Segment Start: STUDY MATERIAL

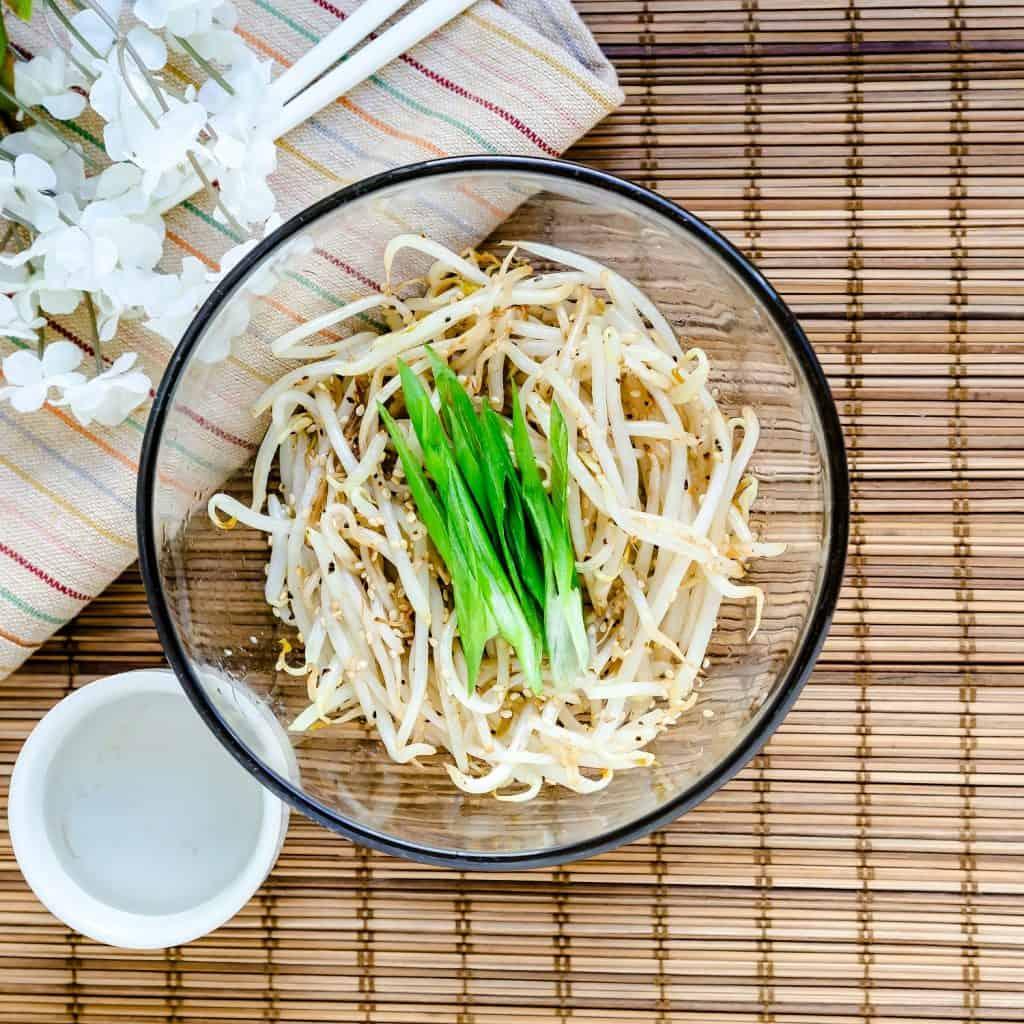 Bean Sprouts Stir Fry Moyashi LowCarbingAsian Pic 1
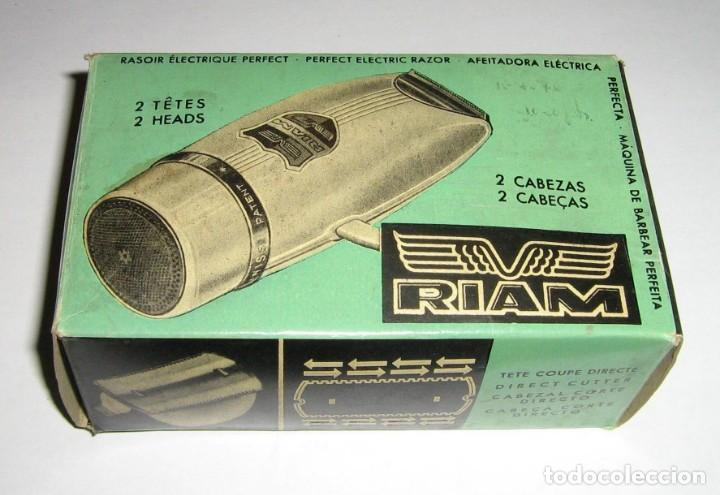 MAQUINILLA DE AFEITAR ELÉCTRICA PARA COCHE A 6/12 VOLTS. RIAM, BARCELONA,1960. CAJA E INSTRUCCIONES. (Antigüedades - Técnicas - Barbería - Maquinillas Antiguas)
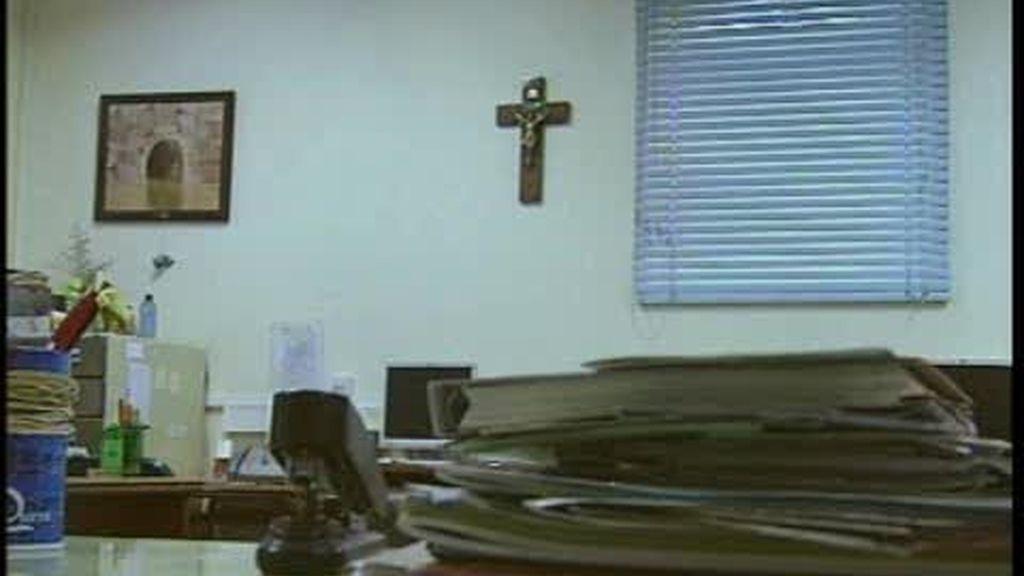 Quitan los crucifijos de un colegio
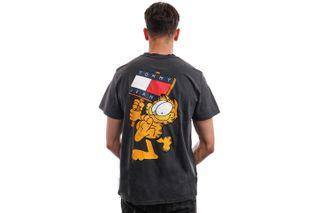 Foto van Tommy Jeans T-shirt TJU X GARFIELD Blackout DM0DM12193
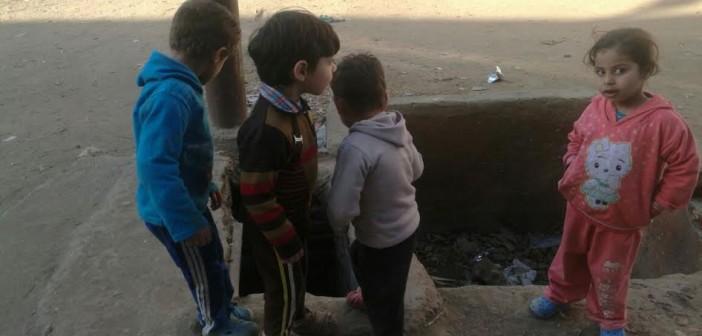 أهالي «القشيش» يطالبون بتغطية أحواض الري حرصاً على الأطفال (صور)
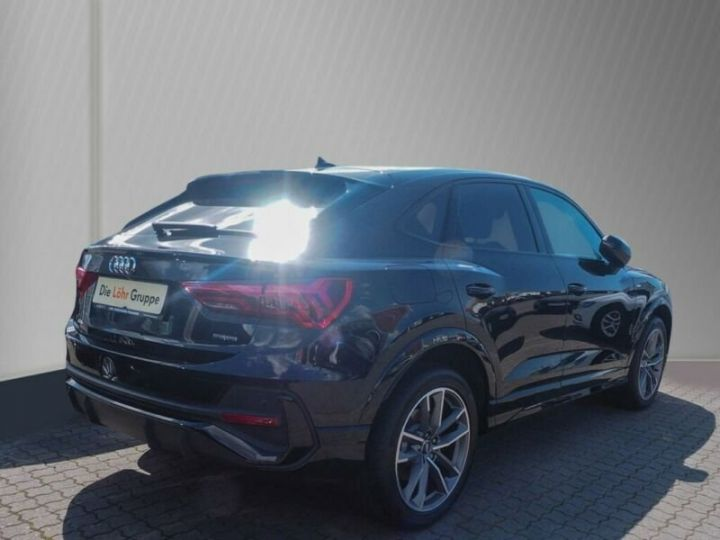 Audi Q3 Sportback Audi Q3 Sportback 45 TFSI quattro S tronic S Line gris - 2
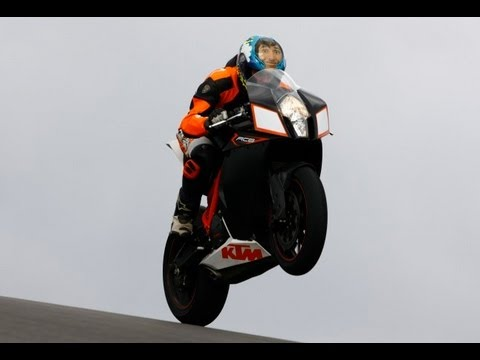 KTM RC8R Wheelie Madness on Racetrack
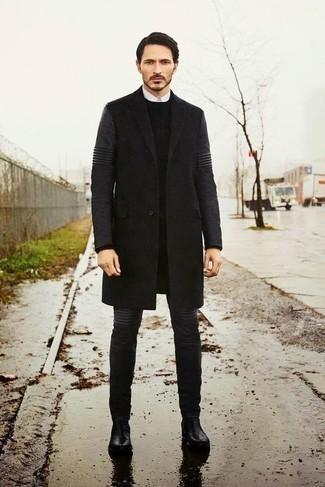 Schwarzen Pullover mit einem Rundhalsausschnitt kombinieren: trends 2020: Kombinieren Sie einen schwarzen Pullover mit einem Rundhalsausschnitt mit dunkelgrauen Jeans für ein Alltagsoutfit, das Charakter und Persönlichkeit ausstrahlt. Schwarze Chelsea Boots aus Leder sind eine einfache Möglichkeit, Ihren Look aufzuwerten.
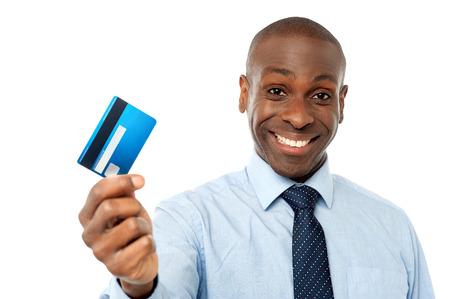 Photo pour Smiling corporate man showing his debit card - image libre de droit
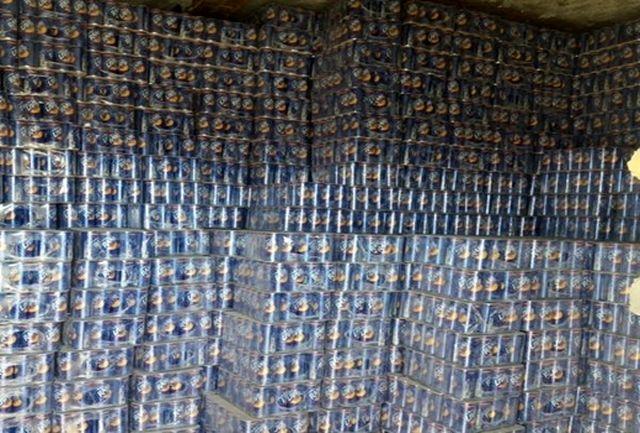 کشف آبمیوههای احتکار شده 3 میلیاردی در هیرمند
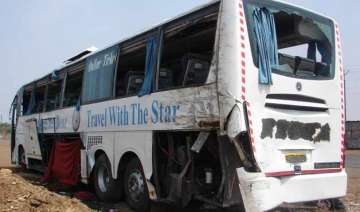 3 killed 42 injured in road mishap - India TV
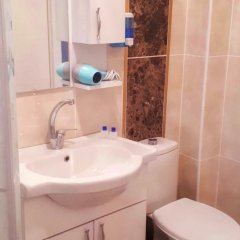 Отель Homelife Suites ванная фото 2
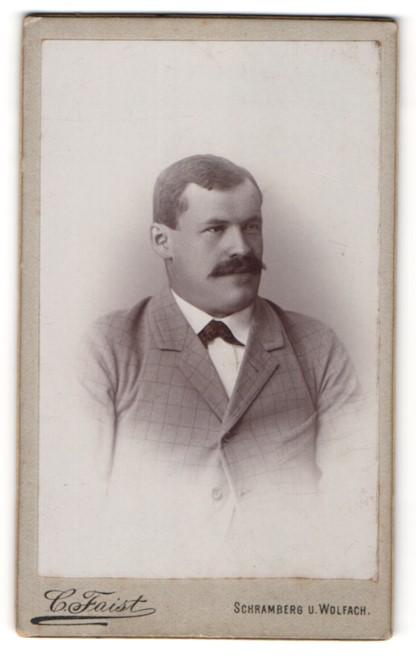Fotografie C. Faist, Schramberg, Herr mit Schnurrbart und in kariertem Jackett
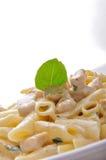Ζυμαρικά της Penne με την άσπρη σάλτσα Στοκ φωτογραφίες με δικαίωμα ελεύθερης χρήσης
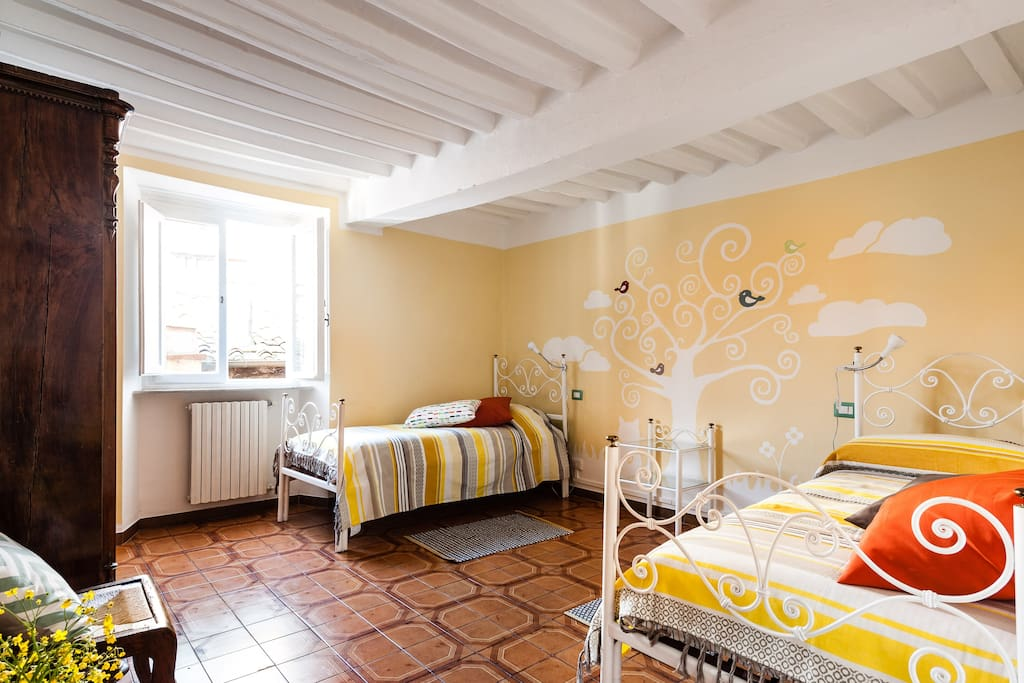 In piazza anfiteatro apartments for rent in lucca for Anfiteatro apartments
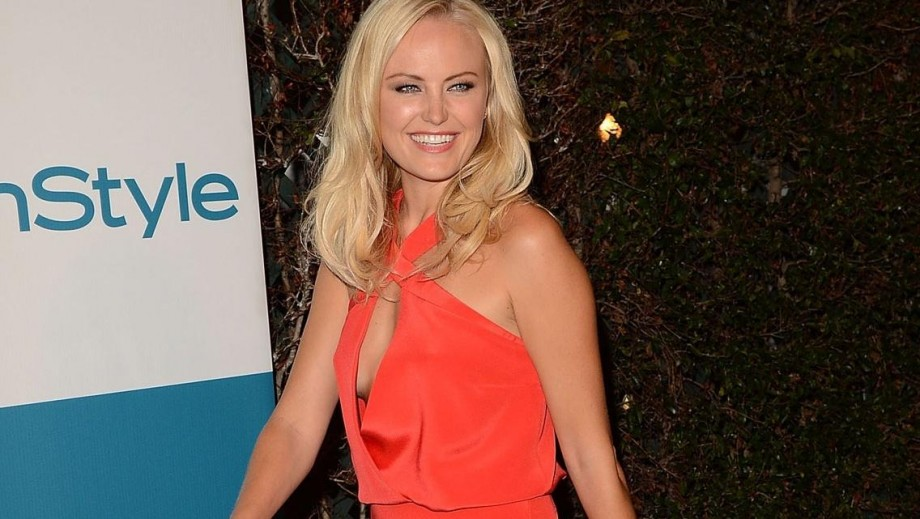 Malin Akerman changes tattoo, moves forward as single mother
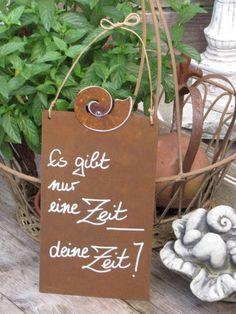 """Edelrost Schild mit Schnecke """"Deine Zeit"""" Wunderschönes Edelrost Schild mit einer Schnecke als Dekoration für Haus und Garten. Auch als Geschenk für gute Freunde und Bekannte eine tolle Idee. Das Schild ist zum Hängen und wird inkl. Bastband geliefert. Das Edelrost Schild ist mit folgendem Spruch versehen: """"Es gibt nur eine Zeit, Deine Zeit"""" Größe: Höhe: 32 cm Breite: 15 cm Preis: 13,- €"""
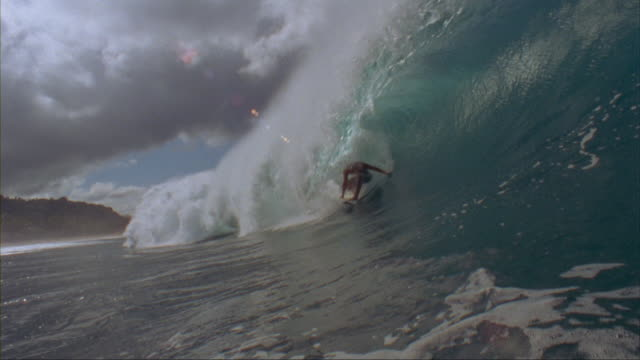 stockvideo's en b-roll-footage met slo mo ws surfer riding wave, oahu, hawaii, usa - surfen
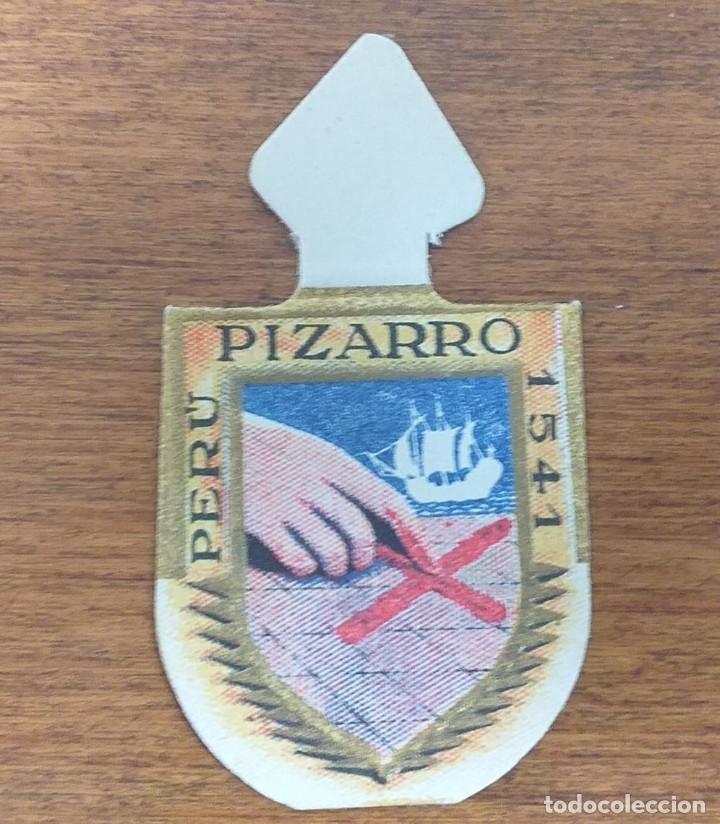 EMBLEMA AUXILIO SOCIAL, SERIE B, Nº 5, PIZARRO (Militar - Insignias Militares Españolas y Pins)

Segment End: STUDY MATERIAL

PROBLEM REQUIREMENTS:
Set down, exactly as written above, each line from the one with "Ihren Look aufzuwerten." through the one with "Malin Akerman changes", and skip the pictures.

ANSWER FOR THE TASK:
 Schwarzen Pullover mit einem Rundhalsausschnitt kombinieren: trends 2020: Kombinieren Sie einen schwarzen Pullover mit einem Rundhalsausschnitt mit dunkelgrauen Jeans für ein Alltagsoutfit, das Charakter und Persönlichkeit ausstrahlt. Schwarze Chelsea Boots aus Leder sind eine einfache Möglichkeit, Ihren Look aufzuwerten.
 Photo pour Smiling corporate man showing his debit card - image libre de droit
 کشف آبمیوههای احتکار شده 3 میلیاردی در هیرمند
 3 killed 42 injured in road mishap - India TV
 Отель Homelife Suites ванная фото 2
Fotografie C. Faist, Schramberg, Herr mit Schnurrbart und in kariertem Jackett
Ζυμαρικά της Penne με την άσπρη σάλτσα Στοκ φωτογραφίες με δικαίωμα ελεύθερης χρήσης
 In piazza anfiteatro apartments for rent in lucca for Anfiteatro apartments
 Malin Akerman changes tattoo, moves forward as single mother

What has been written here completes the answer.